--- REQUESTS ---
• a. From the thread on analytics tracking, reproduce the passage starting at "I'm only allowed" and ending at "isn't the same.".
• b. Condense the paragraph in the thread on analytics tracking that begins "In my case, you're collecting" and keep its main facts.

--- EXTRACT ---
::::::::::

Regardless of your intentions, you are collecting enough data to track users.
> I am transparent about what I collect ([URL])
That page doesn't mention that you are also collecting (and make no claim about storing) the globally-visible IP address (and any other data in the IP and TCP headers). This can be uniquely identifying; even when it isn't unique you usually only need a few bits of additional entropy to reconstruct[1] a unique tracking ID.
In my case, you're collecting and storing more than enough additional entropy to make a decent fingerprint because [window.innerWidth, window.innerHeight] == [847, 836]. Even if I resized the window, you could follow those changes simply by watching analytics events from the same IP that are temporally nearby (you are collecting and storing timestamps).
[1] An older comment where I discussed how this could be done (and why GA's supposed "anonymization" feature (aip=1) is a blatant lie): https://news.ycombinator.com/item?id=17170468
Given the choice between a lot of data about me given to a small provider and somewhat less data about me given to Google, I'd generally choose the former.
I’m not the OP, but where is there evidence that they’re storing the IP? Sure it’s in the headers that they process but that doesn’t mean they’re storing it.
Security matters if your concern is the data leaking to a potential malicious actor. The concern that I'm speaking to is the intended use of the data. Google is definitely going to use it for ad targeting and building a "shadow profile", but a small developer probably won't. This one says they won't, but even if they do they're likely to be much less effective than Google would be.
I'd imagine it's difficult to do in depth analytics with tracking users...
Sometime like this https://stackoverflow.com/questions/34031251/javascript-libr...
This is true. The legal department for the healthcare web sites I maintain doesn't let me store or track IP addresses, even for analytics.
I'm only allowed to tally most popular pages, display language chosen, and date/time. There might be one or two other things, but it's all super basic.
Having a random developer create a shadow profile isn't the same.
The scale is vastly different and can be used to track you from site to site.
There is 'justice' in the blog creator using analytics data to to improve the experience of blog visitors: a user's data will, theoretically and in aggregate, create a better experience for that user in the future. The class of 'users who browse this page' gets a benefit from the cost of providing data.
Selling browsing information to advertisers is sort of 'anti-justice'. Using blog visitor data to track and more effectively manipulate those visitors elsewhere on the internet into paying people money. The blog visitor's external online experience is made worse by browsing that blog.
First, "IPs" might be confusing; "IP addresses" would be more accurate.
More importantly, you have to collect IP addresses (or any other value in the packet headers[1][2]) - even if you don't store it - if you want to receive any packets from the rest of the internet. Storage of those values is separate issue entirely, and it's good to hear that you are intending to NOT store IP addresses (and updating the documenting)!
Also, I strongly recommend using Drdrdrq's suggestion to lower the precision of the collected window dimensions, which should be done on the client i.e. "Math.floor(window.innerWidth/50)*50". This kind of bit-reduction makes fingerprinting a lot harder.
[1] https://en.wikipedia.org/wiki/IPv4#Header
[2] https://en.wikipedia.org/wiki/Transmission_Control_Protocol#...
This cannot be stressed enough. At my day job I write reasonably secure software on a team for big clients, then at home I write reasonably secure software independently for small clients.

::::::::::

--- DATASET EXCERPTS ---
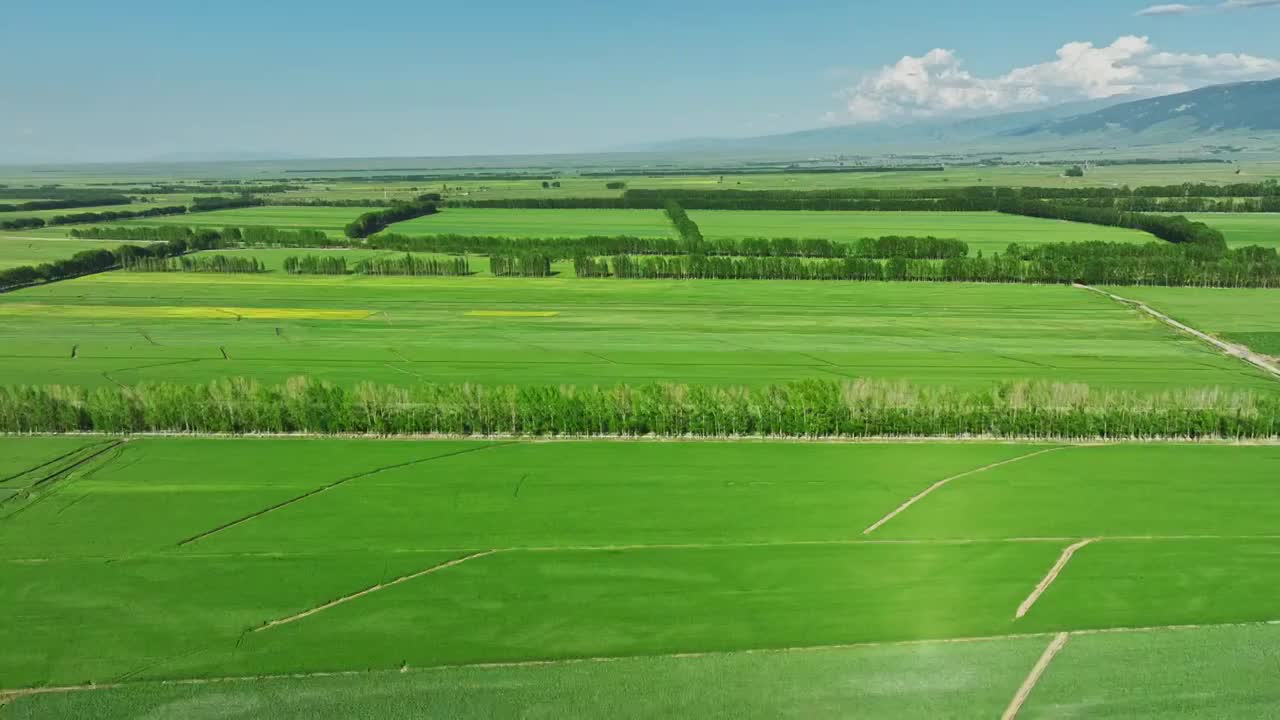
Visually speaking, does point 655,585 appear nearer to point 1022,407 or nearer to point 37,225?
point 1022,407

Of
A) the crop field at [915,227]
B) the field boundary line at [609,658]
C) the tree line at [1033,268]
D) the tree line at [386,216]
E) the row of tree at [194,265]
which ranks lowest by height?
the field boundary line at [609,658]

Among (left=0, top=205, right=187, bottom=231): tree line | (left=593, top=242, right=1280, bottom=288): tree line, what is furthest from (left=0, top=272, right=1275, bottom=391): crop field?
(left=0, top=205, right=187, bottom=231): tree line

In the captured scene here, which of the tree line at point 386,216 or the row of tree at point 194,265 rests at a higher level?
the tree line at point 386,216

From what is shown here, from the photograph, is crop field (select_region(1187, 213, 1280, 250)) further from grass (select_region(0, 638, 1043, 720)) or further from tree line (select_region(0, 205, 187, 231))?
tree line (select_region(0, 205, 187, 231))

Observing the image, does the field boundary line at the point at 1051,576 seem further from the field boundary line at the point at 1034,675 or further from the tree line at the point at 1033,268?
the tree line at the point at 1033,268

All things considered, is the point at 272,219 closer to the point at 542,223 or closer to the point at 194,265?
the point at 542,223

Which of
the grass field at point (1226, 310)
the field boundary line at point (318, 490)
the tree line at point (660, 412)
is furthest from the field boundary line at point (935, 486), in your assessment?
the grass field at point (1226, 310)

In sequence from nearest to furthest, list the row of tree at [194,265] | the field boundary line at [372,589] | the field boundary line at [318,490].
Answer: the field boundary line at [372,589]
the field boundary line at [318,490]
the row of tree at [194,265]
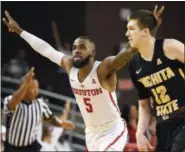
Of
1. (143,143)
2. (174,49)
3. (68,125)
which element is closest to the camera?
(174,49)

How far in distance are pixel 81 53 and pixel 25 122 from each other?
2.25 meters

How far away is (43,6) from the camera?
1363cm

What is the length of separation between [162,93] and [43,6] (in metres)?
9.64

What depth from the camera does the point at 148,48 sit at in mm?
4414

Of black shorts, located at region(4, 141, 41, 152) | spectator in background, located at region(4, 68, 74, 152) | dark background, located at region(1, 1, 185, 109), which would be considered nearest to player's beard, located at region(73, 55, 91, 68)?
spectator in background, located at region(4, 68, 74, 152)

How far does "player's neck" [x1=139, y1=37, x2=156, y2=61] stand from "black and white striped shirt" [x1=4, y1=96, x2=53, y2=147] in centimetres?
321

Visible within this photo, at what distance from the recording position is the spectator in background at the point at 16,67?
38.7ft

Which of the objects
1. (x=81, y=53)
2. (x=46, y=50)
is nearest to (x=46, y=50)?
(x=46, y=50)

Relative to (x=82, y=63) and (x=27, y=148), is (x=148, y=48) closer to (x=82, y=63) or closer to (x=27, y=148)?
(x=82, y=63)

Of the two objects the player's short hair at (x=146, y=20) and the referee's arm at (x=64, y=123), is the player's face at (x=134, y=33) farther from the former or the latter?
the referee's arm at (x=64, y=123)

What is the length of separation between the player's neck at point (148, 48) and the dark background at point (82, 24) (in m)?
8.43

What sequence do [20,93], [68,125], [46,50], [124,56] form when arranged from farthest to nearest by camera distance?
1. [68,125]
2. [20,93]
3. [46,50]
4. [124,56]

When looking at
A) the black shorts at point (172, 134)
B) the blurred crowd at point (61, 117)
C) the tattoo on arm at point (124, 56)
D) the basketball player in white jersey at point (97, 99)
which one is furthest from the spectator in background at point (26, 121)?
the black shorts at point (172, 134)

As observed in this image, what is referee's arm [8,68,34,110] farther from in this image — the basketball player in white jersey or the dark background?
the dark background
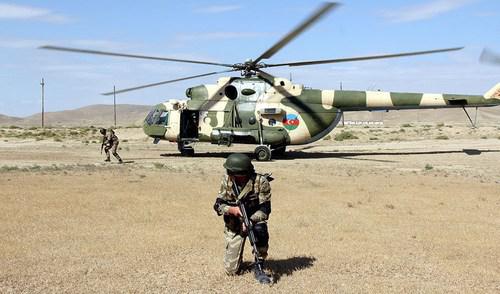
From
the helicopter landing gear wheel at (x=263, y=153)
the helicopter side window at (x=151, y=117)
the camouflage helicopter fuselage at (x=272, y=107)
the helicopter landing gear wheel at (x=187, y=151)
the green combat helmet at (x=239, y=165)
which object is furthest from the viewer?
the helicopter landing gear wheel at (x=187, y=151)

::::::::::

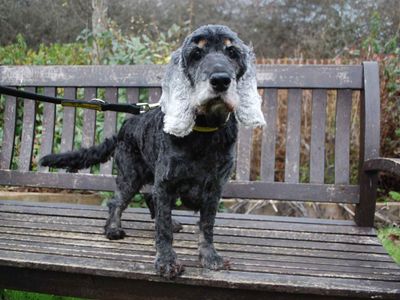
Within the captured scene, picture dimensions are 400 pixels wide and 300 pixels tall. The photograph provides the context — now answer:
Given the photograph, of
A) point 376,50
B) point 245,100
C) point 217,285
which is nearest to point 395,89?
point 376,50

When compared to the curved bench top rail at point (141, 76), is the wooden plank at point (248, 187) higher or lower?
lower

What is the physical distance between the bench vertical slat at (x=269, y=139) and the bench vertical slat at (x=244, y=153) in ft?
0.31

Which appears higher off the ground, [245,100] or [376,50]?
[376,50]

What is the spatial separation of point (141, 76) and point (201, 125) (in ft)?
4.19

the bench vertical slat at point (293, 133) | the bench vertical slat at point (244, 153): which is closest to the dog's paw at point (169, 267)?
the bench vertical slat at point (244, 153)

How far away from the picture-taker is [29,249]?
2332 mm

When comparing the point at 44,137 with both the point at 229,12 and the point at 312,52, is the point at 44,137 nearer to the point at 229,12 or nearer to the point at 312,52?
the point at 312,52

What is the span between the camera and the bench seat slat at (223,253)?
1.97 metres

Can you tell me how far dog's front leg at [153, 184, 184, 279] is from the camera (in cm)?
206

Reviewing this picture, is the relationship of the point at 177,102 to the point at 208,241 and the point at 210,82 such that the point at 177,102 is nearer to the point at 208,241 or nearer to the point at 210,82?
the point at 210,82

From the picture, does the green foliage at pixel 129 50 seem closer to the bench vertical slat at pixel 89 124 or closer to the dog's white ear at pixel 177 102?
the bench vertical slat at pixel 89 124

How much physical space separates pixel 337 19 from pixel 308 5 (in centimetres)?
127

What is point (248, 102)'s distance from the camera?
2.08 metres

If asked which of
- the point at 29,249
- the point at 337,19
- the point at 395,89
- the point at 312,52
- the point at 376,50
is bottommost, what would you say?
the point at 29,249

::::::::::

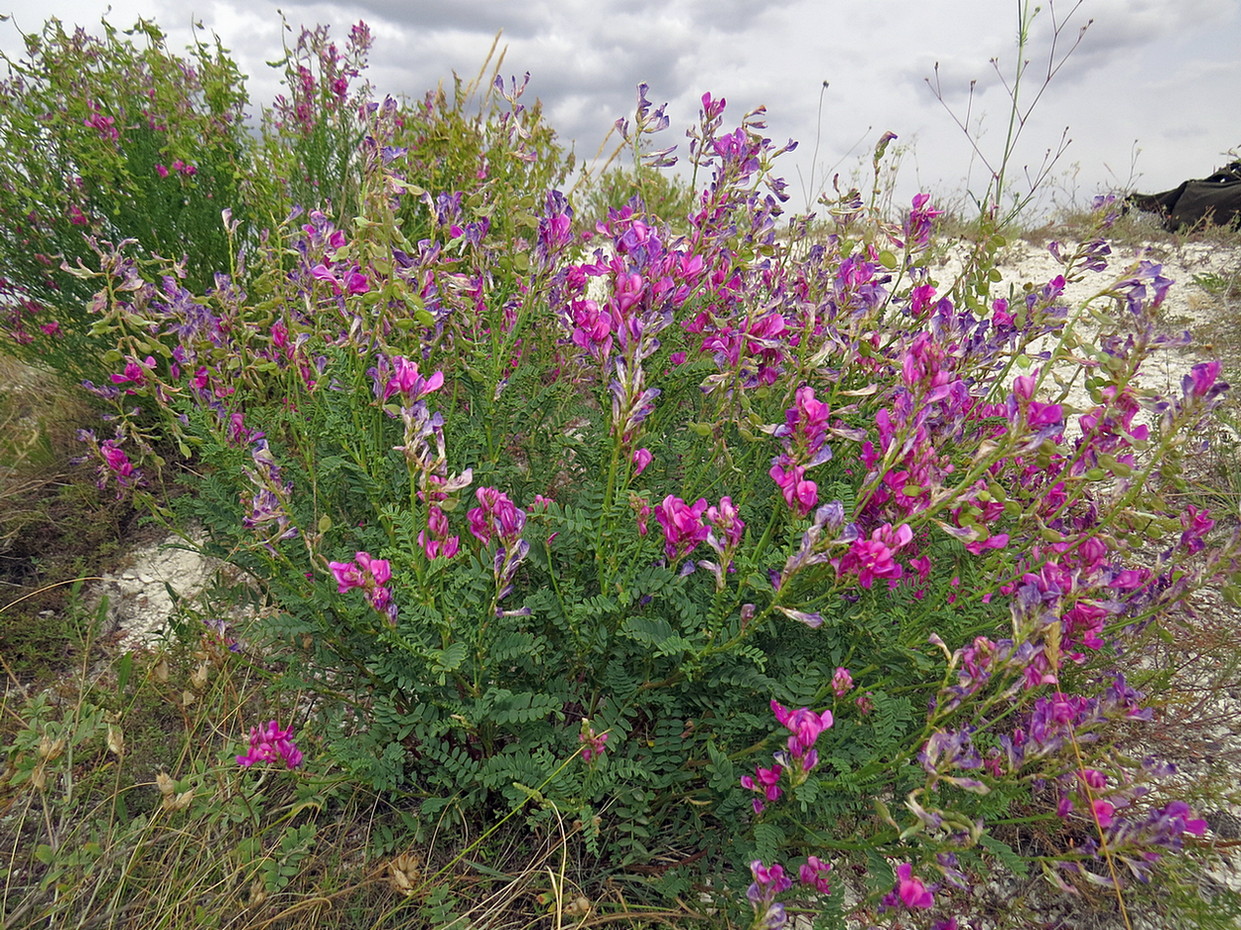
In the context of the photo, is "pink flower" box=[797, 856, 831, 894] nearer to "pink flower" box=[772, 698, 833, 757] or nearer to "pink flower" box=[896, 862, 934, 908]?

::::::::::

--- RESPONSES FOR EACH TASK ---
• a.
I'm only allowed to tally most popular pages, display language chosen, and date/time. There might be one or two other things, but it's all super basic.
Having a random developer create a shadow profile isn't the same.

• b. The collected and stored window size, [847, 836] here, adds more than enough entropy for a decent fingerprint. Resizing the window wouldn't help. The changes could be followed through analytics events from the same IP that occur close together in time, because timestamps are also collected and stored.